The company lawyer is looking into the situation, he said.

Officials with Northwest Georgia Bank could not be reached Thursday evening to comment on the paychecks.

But earlier Thursday, Scott Smith, the bank's president and chief operating officer, said he could not comment on the company's specific financial situation because of privacy regulations.

He emphasized that Northwest always tries to work with customers when they can't make payments on a loan.

"As a community bank, we go above and beyond and do all we can do for any borrower," he said.
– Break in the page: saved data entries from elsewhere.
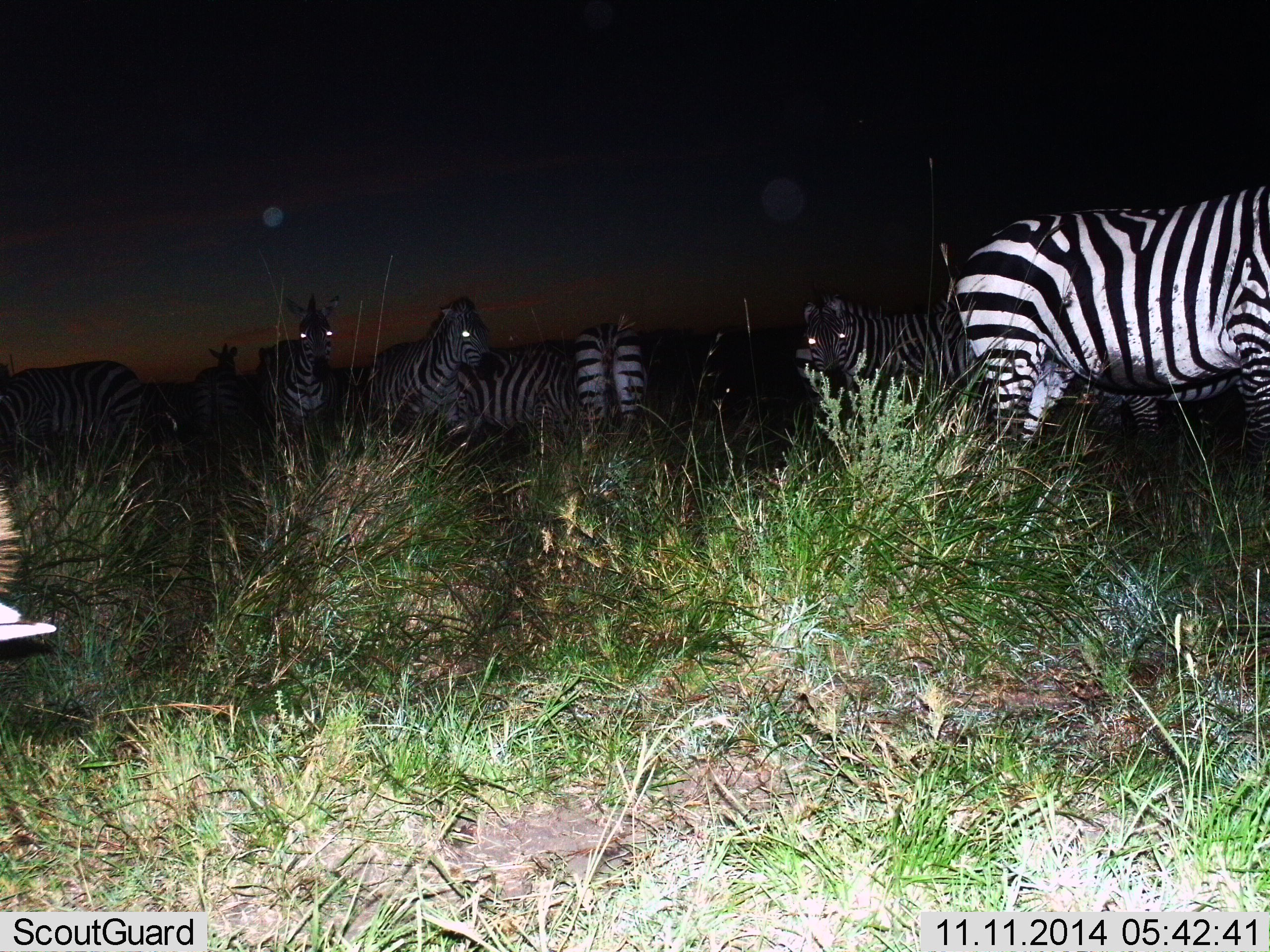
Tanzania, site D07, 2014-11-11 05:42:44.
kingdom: Animalia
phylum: Chordata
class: Mammalia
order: Perissodactyla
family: Equidae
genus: Equus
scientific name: Equus quagga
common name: plains zebra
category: zebra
Zebra (plains zebra) (Equus quagga), count 10. Behavior (volunteer vote fractions): standing 100%, resting 0%, moving 10%, interacting 0%. Young present (vote fraction): 0%. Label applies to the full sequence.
In 2004, the Fullers donated $1 million to Hutcheson Medical Center's then-new cancer center, which was named the Mike and Leila Fuller Center for Cancer Care.

New federal rules require Fuller Rehab and other similar companies to offer their equipment for rent and no longer for purchase, Beasley said. The delay in payment for equipment rented out months ago wreaked havoc on the small business's cash flow this year, he said.

"They couldn't get the financing to continue on. We would have needed a good-sized loan to get us through the next 10 to 12 months, until those rentals started coming in," he said.